Retirees File Lawsuit Against State for Pension Tax

By: Josh Sidorowicz Email
By: Josh Sidorowicz Email

A broken promise from the state has thousands of former state and school employee retirees rethinking their retirement plans.

They've filed a class action lawsuit against the State of Michigan claiming the state breached it's contract with workers by passing Public Act 38 in 2011 that allowed pensions to be taxed like any other income.

Thomas Okrie, the lead plaintiff, is a retired Troy Public Schools teacher. Okrie retired in 2000 after 33 years of service and began collecting tax free pensions for the state like he had agreed to.

"I had been retired for 11 years receiving a non-taxed pension that I feel should continue," he said. "That's the agreement, that's the contract I made with the state."

But it didn't continue.

The state broke their agreement with pensioners in 2011 when Gov. Rick Snyder signed Public Act 28 into law allowing pensions to be taxed.

The breach in agreement is what brought Okrie, his attorney Gary Supanich, and a handful of supporters to the Capitol steps in Lansing Tuesday.

"A promise was made to these affected individuals and the state of Michigan broke it," Supanich said.

Supanich said this case is different than the case brought before the Michigan Supreme Court in 2011 regarding Public Act 38.

"The Michigan Supreme Court did say there is no Constitutional basis to challenge the Public Act 38, however...they opened the door to this lawsuit which is a common law-based lawsuit based on a breach of contract, it's not a Constitutional argument," Supanich said.

Okrie said since the law went into effect it has cost him $1,300 a year and he's not alone.

According to the latest figures from the Senate Fiscal Agency, of the 192,000 school employee retirees and the 55,000 state retirees, the new law has cost them about $635 million in taxes.

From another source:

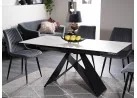 Marmuro spalvos modernaus dizaino išskleidžiamas stalas Signal Westin su metalinėmis juodomis kojomis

Okrie said he felt he had to step up and take action.

"A lot of people we're complaining about it and it doesn't do any good to complain," he said. "You have to act and when there's something wrong you've got to make it right."

The 2011 law only applies to retirees born after 1945, and Mary Pollock with the Michigan State Employees Retirees Association said it could've been a different story had the state given prospective retirees a fairer warning.

"This is a classic lawsuit of a promise by an employer written in their employment handbook," she said. "And for the State of Michigan who that handbook and then that state reneged on that promise."

News 10 reached out to the Michigan Department of Technology, Management and Budget Office as well as the State Department of Treasury for comment as they are also included in this lawsuit but they did not return our calls.

The state is expected to have an answer to the complaint on Aug. 9 with hearings expected to follow shortly after.